## [ENTRIES PROVIDED]

──────

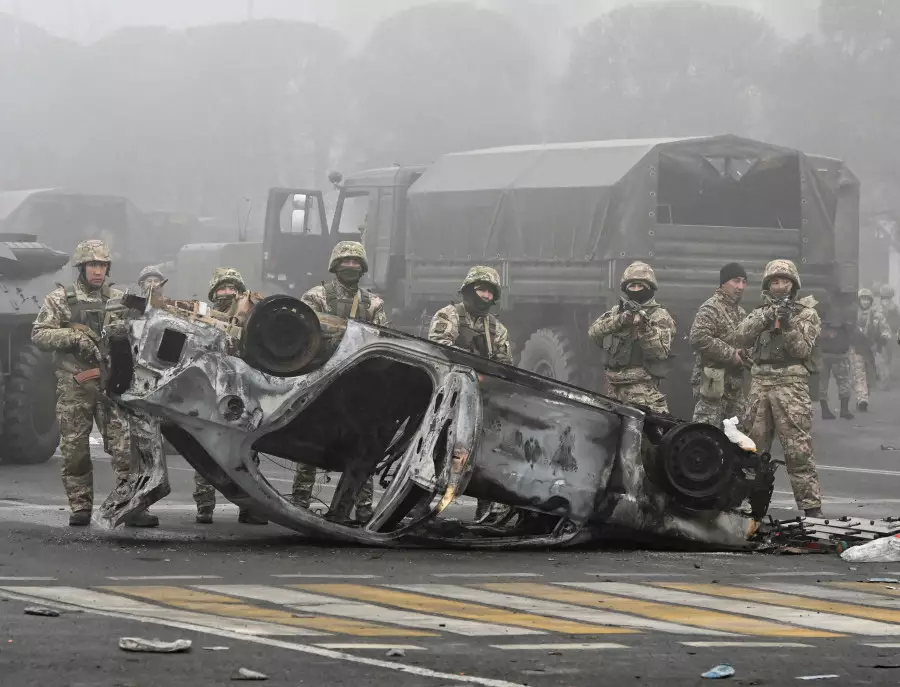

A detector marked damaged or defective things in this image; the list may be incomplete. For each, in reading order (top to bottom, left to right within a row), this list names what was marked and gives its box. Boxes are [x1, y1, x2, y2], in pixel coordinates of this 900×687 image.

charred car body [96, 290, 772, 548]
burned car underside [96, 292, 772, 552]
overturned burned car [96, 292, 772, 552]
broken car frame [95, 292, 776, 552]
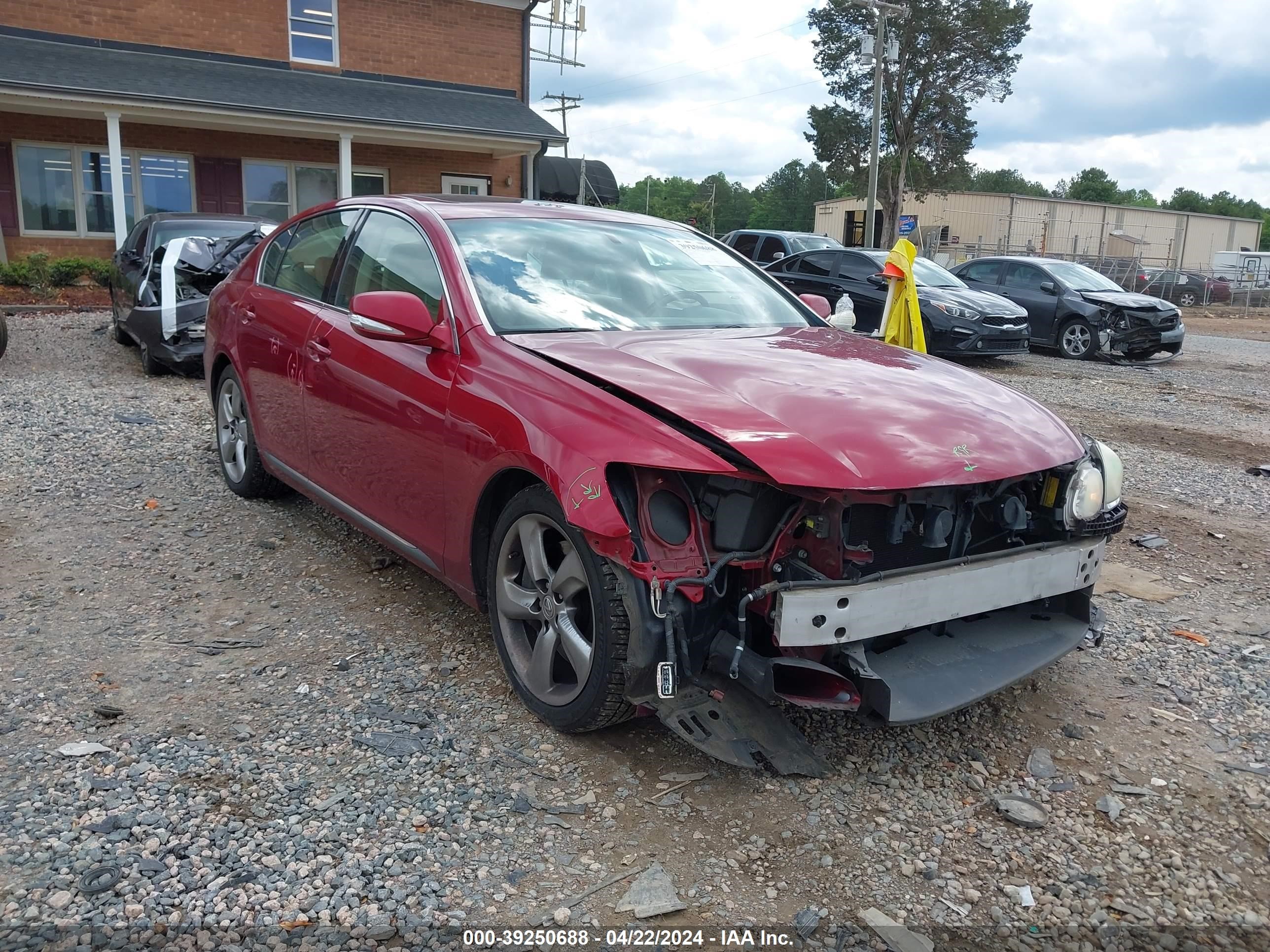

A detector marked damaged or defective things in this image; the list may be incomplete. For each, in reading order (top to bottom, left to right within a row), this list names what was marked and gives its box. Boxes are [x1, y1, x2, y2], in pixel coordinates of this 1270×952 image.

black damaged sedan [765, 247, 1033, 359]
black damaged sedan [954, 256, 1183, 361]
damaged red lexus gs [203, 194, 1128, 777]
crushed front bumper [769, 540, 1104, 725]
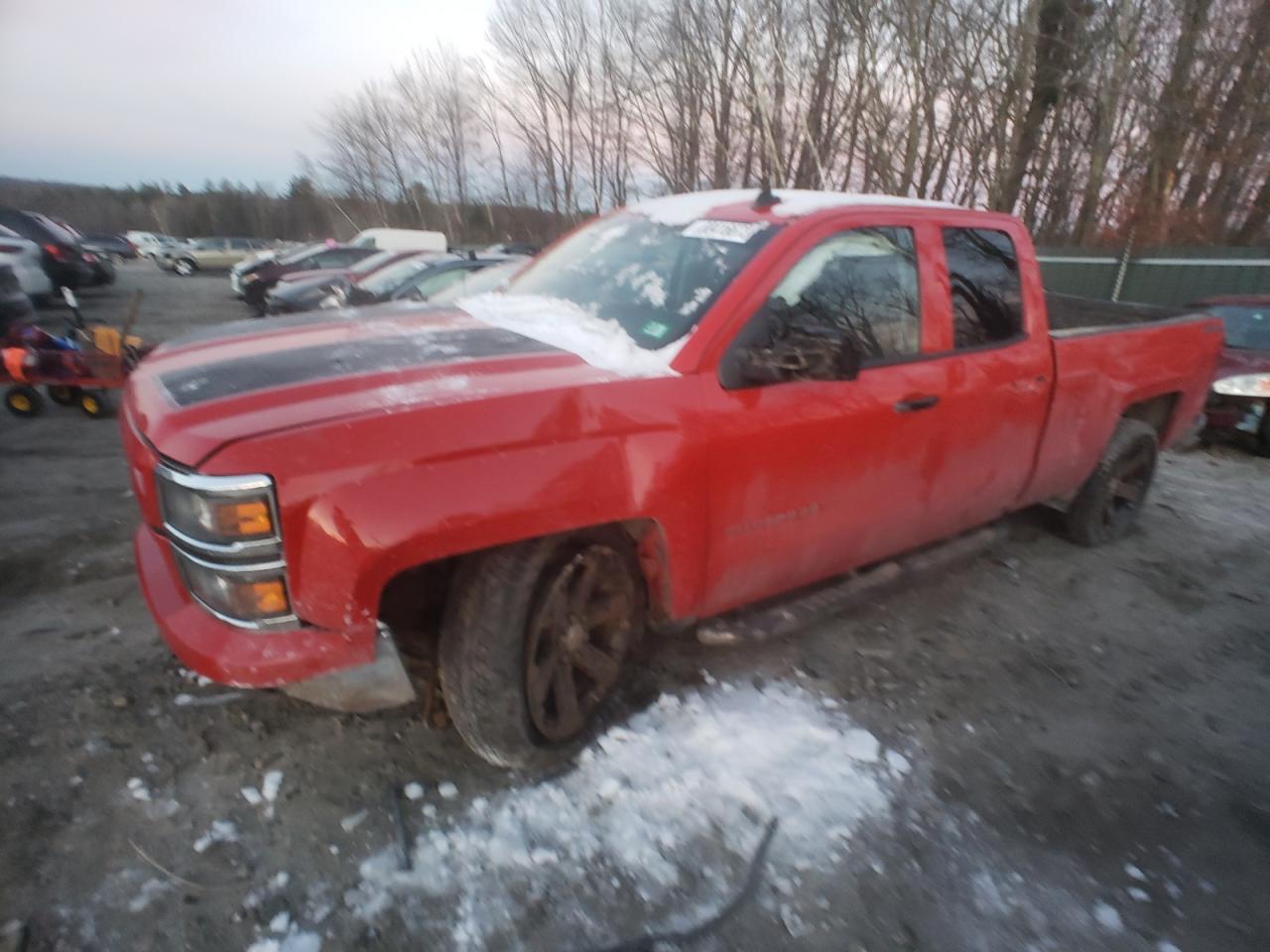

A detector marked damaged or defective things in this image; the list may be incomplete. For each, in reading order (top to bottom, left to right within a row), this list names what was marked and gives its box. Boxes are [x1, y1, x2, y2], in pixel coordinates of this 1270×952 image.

──────

## [INSTRUCTION]
Can you write out the whole listing above word for word, from the first line to the last, without the pictures?

## [OUTPUT BELOW]
A detector marked damaged or defective things in this image; the list may be incomplete. For each, in reading order (top to bottom, left to right within a row), this list names what was marked and gives its box. Boxes are [x1, y1, x2, y2], in pixel coordinates of this 900×687 image.

charred car body [96, 290, 772, 548]
burned car underside [96, 292, 772, 552]
overturned burned car [96, 292, 772, 552]
broken car frame [95, 292, 776, 552]

A detector marked damaged or defective things in this image; the list may be incomplete. For each, in reading order (top to bottom, left to right within a row), this list names what was marked and gives its box. Boxes are [x1, y1, x2, y2], in pixel coordinates of this 1270×952 image.

black damaged sedan [765, 247, 1033, 359]
black damaged sedan [954, 256, 1183, 361]
damaged red lexus gs [203, 194, 1128, 777]
crushed front bumper [769, 540, 1104, 725]

A detector marked damaged or defective things in this image; the list may be incomplete. For each, in reading order (top to bottom, left to right within a row), this list names what was marked and gives its box. Boxes are [x1, y1, x2, y2], in pixel coordinates of this 1270×952 image.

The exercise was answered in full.